▸ **READING TEXT**
10087-GGE-7 THE IMMUNE PROGNOSTIC MODEL FOR GLIOBLASTOMA BASED ON SSGSEA ENRICHMENT SCORE
Takanari Okamoto, Daisuke Muraoka, Ayako Okamura, Ryo Mizuta, Shota Nohira, Yoshinobu Takahashi, Ichita Taniyama, Takahiro Ogawa, Naoya Hashimoto, Hirokazu Matsushita- Surgery
- Oncology
- Neurology (clinical)
Abstract
BACKGROUND
A deep understanding of Tumor Microenvironment (TME) holds the potential to develop effective therapeutic strategies for glioblastoma. However, there have been few reports on the comprehensive evaluation of the interaction between cancer cells and the immune system within TME. This study aimed to construct an immune prognostic model for glioblastoma based on the gene expression profiles in the tumor.
METHODS
Using The Cancer Genome Atlas (TCGA) RNA-seq data (141 cases of glioblastoma), we performed comprehensive single-sample gene set enrichment analysis (ssGSEA) on gene sets from the Molecular Signatures Database (including Hallmark, Curated, and Gene Ontology). After evaluating gene sets associated with prognosis through univariate Cox regression, we extracted gene sets related to the biological process and tumor immunity of gliomas. Finally, we employed Lasso regression to refine the gene sets and constructed a multivariate Cox regression model (nomogram). This immune prognostic model was validated using the Chinese Glioma Genome Atlas (CGGA) dataset (183 cases).

▸ **SUPPLIED MATERIAL**
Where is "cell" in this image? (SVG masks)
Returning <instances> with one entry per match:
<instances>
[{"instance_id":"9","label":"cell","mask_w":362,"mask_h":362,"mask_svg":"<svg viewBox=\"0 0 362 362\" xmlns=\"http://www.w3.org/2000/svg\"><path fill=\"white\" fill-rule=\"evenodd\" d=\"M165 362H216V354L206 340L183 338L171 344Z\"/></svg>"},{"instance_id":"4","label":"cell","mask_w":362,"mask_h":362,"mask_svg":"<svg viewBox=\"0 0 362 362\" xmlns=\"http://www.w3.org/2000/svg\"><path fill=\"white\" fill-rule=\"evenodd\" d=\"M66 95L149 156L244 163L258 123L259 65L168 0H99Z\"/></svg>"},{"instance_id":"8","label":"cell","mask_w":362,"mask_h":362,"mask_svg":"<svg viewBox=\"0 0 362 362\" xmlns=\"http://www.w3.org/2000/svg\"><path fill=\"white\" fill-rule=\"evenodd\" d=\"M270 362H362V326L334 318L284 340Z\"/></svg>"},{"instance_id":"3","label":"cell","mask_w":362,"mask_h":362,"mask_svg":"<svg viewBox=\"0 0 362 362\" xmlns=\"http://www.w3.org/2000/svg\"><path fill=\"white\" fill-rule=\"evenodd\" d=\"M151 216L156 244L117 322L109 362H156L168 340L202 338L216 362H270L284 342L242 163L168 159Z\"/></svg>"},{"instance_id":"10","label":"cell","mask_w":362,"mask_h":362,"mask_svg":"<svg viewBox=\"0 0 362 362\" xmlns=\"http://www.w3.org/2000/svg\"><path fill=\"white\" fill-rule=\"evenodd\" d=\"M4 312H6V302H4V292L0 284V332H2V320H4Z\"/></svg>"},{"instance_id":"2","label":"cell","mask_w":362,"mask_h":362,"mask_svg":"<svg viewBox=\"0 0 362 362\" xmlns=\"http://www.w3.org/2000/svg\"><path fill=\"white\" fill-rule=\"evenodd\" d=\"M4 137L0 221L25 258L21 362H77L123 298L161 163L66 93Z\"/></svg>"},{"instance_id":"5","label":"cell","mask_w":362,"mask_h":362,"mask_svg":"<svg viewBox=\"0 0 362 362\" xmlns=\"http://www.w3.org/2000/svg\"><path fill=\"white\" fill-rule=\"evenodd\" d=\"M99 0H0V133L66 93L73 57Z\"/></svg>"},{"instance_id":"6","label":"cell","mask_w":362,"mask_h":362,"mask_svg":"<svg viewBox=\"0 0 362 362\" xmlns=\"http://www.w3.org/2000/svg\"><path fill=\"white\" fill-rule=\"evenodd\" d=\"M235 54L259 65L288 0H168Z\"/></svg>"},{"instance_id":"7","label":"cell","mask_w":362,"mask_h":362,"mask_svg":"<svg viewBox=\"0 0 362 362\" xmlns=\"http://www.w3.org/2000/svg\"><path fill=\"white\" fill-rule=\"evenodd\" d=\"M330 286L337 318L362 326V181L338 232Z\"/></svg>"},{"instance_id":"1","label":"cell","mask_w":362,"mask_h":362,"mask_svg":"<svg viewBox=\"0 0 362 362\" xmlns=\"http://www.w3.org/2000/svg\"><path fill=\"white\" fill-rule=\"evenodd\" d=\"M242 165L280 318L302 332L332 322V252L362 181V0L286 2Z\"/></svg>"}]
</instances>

▸ **WORK INSTRUCTION A**
Which collections from the Molecular Signatures Database does the glioblastoma abstract list as sources of the gene sets it analyzed?
▸ **WORK INSTRUCTION B**
Can you write the next part of the glioblastoma abstract, starting after the last sentence of its Methods section?

▸ **FINAL ANSWER A**
Hallmark, Curated, and Gene Ontology

▸ **FINAL ANSWER B**
RESULTS
The immune prognostic model consisted of three gene sets related to biological processes (sphingolipids, steroid hormones, and intermediate filaments) and one related to tumor immunity (chemokine mediated signaling pathway involved in suppressed immune system). Kaplan-Meier curves for the training cohort (TCGA) and the validation cohort (CGGA) demonstrated that the high-risk group had significantly worse overall survival compared to the low-risk group (p<0.01 and p=0.04, respectively). Additionally, in silico cytometry using CIBERSORTx to assess the immune cell infiltration profiles revealed a significant increase in the fraction of M2 macrophages, an immunosuppressive cell type, in the high-risk group (p<0.01) in both cohorts.
CONCLUSION
Comprehensive TME assessment using ssGSEA and constructing an immune prognostic model could potentially provide valuable insights into the prognosis and immune profiles of glioblastoma patients, guiding treatment strategies.